If we simply wait long enough, smart phones will solve everything–they’ll even change human nature.
Can Less Be More?
There are few analytical reports describing open travel’s effectiveness–those that do exist are contradictory and most are poorly executed(i). As a business strategy, open travel advances several logical fallacies that we should try to avoid:
It doesn’t necessarily follow that because some, even most, travel management programs perform poorly and that they are at odds with new technology, that all such programs must do the same.
It also doesn’t follow that travelers in general will make informed and rational purchasing decisions absent a centrally managed travel program because some travelers appear to do so, for some of their trips, at least some of the time.
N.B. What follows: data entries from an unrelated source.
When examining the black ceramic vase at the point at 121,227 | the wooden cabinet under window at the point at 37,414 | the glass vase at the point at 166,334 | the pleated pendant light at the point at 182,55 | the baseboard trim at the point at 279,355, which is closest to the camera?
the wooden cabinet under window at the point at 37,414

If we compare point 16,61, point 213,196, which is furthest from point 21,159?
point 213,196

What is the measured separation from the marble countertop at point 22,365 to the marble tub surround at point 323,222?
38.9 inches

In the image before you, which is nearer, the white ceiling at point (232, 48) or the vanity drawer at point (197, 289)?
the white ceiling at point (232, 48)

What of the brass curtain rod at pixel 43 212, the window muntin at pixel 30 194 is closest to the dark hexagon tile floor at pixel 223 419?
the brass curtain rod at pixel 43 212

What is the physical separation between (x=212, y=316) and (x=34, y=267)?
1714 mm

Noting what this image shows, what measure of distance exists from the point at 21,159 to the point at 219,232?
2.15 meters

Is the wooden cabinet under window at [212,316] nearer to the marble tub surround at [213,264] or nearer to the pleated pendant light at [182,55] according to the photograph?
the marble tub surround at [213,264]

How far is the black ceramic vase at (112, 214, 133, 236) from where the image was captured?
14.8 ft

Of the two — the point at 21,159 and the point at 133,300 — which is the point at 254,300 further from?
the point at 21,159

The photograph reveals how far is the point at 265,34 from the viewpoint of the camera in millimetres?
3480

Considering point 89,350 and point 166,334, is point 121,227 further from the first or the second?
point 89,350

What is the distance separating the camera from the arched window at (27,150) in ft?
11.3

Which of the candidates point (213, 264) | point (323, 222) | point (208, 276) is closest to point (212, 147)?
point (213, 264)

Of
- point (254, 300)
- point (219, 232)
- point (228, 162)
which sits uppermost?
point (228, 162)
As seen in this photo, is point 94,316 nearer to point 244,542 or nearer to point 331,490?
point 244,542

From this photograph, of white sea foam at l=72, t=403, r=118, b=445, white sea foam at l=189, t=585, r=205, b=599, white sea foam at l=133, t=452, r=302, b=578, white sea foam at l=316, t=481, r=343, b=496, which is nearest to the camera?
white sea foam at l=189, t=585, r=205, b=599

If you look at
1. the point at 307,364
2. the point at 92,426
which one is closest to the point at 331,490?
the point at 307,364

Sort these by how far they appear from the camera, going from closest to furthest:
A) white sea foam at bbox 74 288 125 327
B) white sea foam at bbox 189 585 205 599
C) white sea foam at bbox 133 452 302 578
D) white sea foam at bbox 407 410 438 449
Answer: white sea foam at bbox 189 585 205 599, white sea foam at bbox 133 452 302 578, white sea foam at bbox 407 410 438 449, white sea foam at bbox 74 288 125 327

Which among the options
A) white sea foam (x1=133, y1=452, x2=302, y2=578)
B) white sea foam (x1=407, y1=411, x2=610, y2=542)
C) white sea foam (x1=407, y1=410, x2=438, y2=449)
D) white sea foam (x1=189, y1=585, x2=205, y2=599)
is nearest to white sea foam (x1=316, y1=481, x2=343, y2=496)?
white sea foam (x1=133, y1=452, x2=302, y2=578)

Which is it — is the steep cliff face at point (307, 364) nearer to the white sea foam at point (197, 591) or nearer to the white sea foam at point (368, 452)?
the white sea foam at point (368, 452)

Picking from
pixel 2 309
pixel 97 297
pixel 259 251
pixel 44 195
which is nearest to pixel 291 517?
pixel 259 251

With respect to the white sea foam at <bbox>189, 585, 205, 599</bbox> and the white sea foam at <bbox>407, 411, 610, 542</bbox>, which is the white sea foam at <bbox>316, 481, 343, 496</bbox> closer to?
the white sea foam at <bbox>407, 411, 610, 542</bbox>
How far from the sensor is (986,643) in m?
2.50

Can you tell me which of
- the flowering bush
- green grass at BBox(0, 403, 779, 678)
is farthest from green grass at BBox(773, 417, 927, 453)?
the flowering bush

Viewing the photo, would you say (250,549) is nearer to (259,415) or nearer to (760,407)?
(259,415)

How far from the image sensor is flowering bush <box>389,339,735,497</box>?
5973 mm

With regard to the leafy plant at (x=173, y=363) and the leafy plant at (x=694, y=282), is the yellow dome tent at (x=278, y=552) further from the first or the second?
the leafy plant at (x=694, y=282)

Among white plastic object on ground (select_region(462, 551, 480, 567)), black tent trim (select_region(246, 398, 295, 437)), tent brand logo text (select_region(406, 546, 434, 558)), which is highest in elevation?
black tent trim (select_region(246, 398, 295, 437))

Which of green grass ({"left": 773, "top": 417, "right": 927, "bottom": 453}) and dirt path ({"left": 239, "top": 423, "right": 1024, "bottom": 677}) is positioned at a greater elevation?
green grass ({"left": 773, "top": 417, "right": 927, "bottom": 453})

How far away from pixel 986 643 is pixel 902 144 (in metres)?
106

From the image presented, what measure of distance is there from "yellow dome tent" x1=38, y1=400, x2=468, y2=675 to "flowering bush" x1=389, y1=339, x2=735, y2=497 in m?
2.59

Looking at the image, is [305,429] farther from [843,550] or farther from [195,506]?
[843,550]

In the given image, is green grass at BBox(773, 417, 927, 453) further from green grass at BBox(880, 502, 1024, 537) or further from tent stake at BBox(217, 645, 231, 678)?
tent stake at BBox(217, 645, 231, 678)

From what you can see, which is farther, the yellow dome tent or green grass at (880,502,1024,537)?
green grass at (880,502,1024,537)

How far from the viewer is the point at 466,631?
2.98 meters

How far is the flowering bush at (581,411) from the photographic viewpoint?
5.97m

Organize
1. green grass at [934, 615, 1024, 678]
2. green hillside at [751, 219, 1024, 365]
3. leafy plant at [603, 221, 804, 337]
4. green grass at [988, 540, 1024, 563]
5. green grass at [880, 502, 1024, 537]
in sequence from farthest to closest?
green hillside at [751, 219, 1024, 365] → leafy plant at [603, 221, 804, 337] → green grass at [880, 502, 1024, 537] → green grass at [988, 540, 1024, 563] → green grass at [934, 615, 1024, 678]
Open travel’s proponents need to conclusively demonstrate that the business rules they suggest the industry adopt are not based upon the behavior of a small sample operating under exceptional conditions.
Because there are clear shortcomings with travel management practice, we are not necessarily left with a “strength through weakness” strategy that allows travelers to book whatever they want as the alternative. There are other choices.
The Big Picture
Centralized travel management exists because it is effective. Vendors extend favorable pricing and other services to purchasers because they believe the benefits exceed the cost.
Part of what vendors presume is that travel managers will influence selection and behavior. Travel programs that consistently deliver such results are those that succeed.
Why would vendors offer similar benefits where buyers stop trying to do these things Control is an essential component of preferred pricing, and open travel is signal for higher prices, not lower.
The mythology of the travel industry asserts that technology allows individuals to find as good or better discounts in the marketplace as are available through managed travel programs.
Again, that’s nothing new, the assertion has been made for as long as there have been centralized travel programs. In practice there are always exceptional situations, but consistently poor discounts are signs of a poor travel programs, not testimonials for open travel.
Technology makes traveler shopping somewhat easier, but it doesn’t make informed buyers or change human behavior. Again with exceptions, travelers do not usually share the management goals of their companies–part of a travel manager’s role is to provide structure for those goals.
A traveler’s agenda is more personal and can always be validated by countless rationalizations and “this time is different” conclusions. There is no lack of creativity in this area.
To expect individual and company goals to align so as to correctly and consistently influence individual traveler behavior is to assume that people will stop behaving like people because they have better smart phone applications and are free to use them.
Open travel is less efficient than centralized travel management, not more. It assumes pricing practices that don’t today exist, people acting in ways they don’t normally do, and, even if these point are granted, that it is the best use of a traveler’s time to research prices and keep sufficiently informed so as to make good decisions.
It’s a theory that assumes much and delivers little.
(i) Unless a study describes a sound methodology, an adequate sample size, and the precise questions it tried to answer, which is almost never the case, it falls into this category. Please see my paper on this topic.